**SEZIONE DEL DOCUMENTO**
_ _ _ _ _ _ _

Sentenza di Cassazione Penale Sez. 4 Num. 14460 Anno 2025
Penale Sent. Sez. 4 Num. 14460 Anno 2025
Presidente: COGNOME NOME
Relatore: COGNOME
Data Udienza: 28/03/2025
SENTENZA
sul ricorso proposto da: COGNOME NOME nato il 04/08/1970
avverso l’ordinanza del 29/10/2024 della CORTE APPELLO di FIRENZE
udita la relazione svolta dal Consigliere COGNOME lette le conclusioni del PG, che ha chiesto il rigetto del ricorso.
RITENUTO IN FATTO
1. Con l’ordinanza indicata in epigrafe, la Corte di appello di Firenze ha rigettato l’istanza presentata da NOME COGNOME e finalizzata alla rescissione del giudicato formatosi per effetto della sentenza emessa il 23/06/2022 dal Tribunale di Pisa, divenuta irrevocabile il 07/11/2022 e con la quale l’istante era stato condannato in ordine al reato previsto dall’art.186 C.d.s., con irrogazione della sanzione accessoria della revoca della patente di guida.

_ _ _ _ _ _ _

**DATI DI ORIGINE**
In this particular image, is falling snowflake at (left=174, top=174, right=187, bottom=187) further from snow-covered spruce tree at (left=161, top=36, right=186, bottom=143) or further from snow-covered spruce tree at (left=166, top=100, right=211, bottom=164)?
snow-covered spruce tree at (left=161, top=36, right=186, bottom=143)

_ _ _ _ _ _ _

Estrai dalla sentenza il passo compreso tra "Sentenza di Cassazione" e "patente di guida.", estremi inclusi.

Sentenza di Cassazione Penale Sez. 4 Num. 14460 Anno 2025
Penale Sent. Sez. 4 Num. 14460 Anno 2025
Presidente: COGNOME NOME
Relatore: COGNOME
Data Udienza: 28/03/2025
SENTENZA
sul ricorso proposto da: COGNOME NOME nato il 04/08/1970
avverso l’ordinanza del 29/10/2024 della CORTE APPELLO di FIRENZE
udita la relazione svolta dal Consigliere COGNOME lette le conclusioni del PG, che ha chiesto il rigetto del ricorso.
RITENUTO IN FATTO
1. Con l’ordinanza indicata in epigrafe, la Corte di appello di Firenze ha rigettato l’istanza presentata da NOME COGNOME e finalizzata alla rescissione del giudicato formatosi per effetto della sentenza emessa il 23/06/2022 dal Tribunale di Pisa, divenuta irrevocabile il 07/11/2022 e con la quale l’istante era stato condannato in ordine al reato previsto dall’art.186 C.d.s., con irrogazione della sanzione accessoria della revoca della patente di guida.